### TASK INSTRUCTIONS
What is needed is an exact retyping of the records below, from the first line through the line that contains "75/5 Sound-deadening strip".

Start of DATA FOR THE TASK

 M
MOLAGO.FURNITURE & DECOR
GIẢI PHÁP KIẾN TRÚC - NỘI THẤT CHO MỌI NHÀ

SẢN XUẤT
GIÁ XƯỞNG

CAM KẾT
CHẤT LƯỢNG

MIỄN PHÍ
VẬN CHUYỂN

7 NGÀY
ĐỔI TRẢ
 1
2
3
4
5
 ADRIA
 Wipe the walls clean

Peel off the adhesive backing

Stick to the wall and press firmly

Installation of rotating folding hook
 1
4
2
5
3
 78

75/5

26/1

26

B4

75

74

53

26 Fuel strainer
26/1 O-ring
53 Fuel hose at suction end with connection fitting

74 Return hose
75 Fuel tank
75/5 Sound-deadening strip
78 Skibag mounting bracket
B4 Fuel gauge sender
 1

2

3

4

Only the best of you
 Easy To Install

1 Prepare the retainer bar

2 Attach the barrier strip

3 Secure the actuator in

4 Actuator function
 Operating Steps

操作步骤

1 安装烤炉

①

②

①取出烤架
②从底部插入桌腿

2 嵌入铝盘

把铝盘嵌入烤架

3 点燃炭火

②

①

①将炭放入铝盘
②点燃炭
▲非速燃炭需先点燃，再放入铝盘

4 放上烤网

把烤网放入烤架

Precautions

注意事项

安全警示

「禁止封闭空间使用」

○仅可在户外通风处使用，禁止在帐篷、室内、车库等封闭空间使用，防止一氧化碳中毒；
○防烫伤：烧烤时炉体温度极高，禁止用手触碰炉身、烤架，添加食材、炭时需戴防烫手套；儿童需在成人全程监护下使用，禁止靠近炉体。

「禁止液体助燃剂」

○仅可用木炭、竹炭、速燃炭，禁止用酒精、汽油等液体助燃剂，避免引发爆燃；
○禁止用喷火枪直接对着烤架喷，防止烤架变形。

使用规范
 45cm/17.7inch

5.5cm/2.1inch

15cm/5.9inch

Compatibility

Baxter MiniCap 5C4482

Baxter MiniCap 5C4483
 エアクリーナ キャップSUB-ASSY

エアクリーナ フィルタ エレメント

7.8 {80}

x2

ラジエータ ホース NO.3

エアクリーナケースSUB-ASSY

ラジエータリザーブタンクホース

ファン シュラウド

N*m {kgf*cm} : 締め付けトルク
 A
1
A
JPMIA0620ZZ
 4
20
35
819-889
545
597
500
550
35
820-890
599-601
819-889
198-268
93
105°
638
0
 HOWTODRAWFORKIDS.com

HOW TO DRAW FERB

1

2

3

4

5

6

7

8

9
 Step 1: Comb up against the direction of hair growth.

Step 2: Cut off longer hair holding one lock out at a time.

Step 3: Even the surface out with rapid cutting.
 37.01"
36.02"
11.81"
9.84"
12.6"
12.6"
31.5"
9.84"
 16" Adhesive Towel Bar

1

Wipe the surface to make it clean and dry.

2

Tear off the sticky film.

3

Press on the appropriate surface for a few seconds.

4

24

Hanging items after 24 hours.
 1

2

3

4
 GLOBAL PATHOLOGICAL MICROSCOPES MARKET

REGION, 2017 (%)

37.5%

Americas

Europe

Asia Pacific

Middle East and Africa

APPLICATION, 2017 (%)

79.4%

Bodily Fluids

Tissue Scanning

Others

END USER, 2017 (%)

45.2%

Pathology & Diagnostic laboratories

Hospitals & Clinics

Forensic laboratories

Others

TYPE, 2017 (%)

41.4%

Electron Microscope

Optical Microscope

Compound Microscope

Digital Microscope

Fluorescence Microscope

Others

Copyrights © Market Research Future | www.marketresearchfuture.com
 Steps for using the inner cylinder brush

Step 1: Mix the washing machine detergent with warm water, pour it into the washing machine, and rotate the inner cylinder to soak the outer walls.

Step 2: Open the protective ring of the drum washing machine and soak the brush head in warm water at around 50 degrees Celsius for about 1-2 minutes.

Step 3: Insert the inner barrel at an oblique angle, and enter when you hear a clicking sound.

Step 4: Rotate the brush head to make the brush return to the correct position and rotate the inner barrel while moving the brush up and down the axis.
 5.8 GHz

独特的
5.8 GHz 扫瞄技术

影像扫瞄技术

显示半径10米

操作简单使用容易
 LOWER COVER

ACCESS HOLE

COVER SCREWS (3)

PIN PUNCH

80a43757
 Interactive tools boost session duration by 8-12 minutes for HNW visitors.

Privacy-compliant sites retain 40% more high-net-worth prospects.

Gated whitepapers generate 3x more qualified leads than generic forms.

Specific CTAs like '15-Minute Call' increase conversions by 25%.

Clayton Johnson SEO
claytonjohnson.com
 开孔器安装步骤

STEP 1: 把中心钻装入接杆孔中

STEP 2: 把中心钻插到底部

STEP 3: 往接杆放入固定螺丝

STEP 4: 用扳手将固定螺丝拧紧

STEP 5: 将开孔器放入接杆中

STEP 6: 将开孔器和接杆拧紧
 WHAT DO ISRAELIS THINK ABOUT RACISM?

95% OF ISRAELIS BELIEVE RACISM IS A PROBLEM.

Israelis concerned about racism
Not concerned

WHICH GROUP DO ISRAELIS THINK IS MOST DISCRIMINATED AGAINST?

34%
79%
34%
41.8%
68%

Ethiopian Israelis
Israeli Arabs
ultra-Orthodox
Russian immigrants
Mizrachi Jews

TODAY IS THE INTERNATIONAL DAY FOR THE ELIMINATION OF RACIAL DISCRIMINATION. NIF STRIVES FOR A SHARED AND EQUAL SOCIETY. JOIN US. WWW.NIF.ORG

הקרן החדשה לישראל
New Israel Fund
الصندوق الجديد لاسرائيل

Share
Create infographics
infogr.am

End of DATA FOR THE TASK

### COMPLETED EXERCISE
 M
MOLAGO.FURNITURE & DECOR
GIẢI PHÁP KIẾN TRÚC - NỘI THẤT CHO MỌI NHÀ

SẢN XUẤT
GIÁ XƯỞNG

CAM KẾT
CHẤT LƯỢNG

MIỄN PHÍ
VẬN CHUYỂN

7 NGÀY
ĐỔI TRẢ
 1
2
3
4
5
 ADRIA
 Wipe the walls clean

Peel off the adhesive backing

Stick to the wall and press firmly

Installation of rotating folding hook
 1
4
2
5
3
 78

75/5

26/1

26

B4

75

74

53

26 Fuel strainer
26/1 O-ring
53 Fuel hose at suction end with connection fitting

74 Return hose
75 Fuel tank
75/5 Sound-deadening strip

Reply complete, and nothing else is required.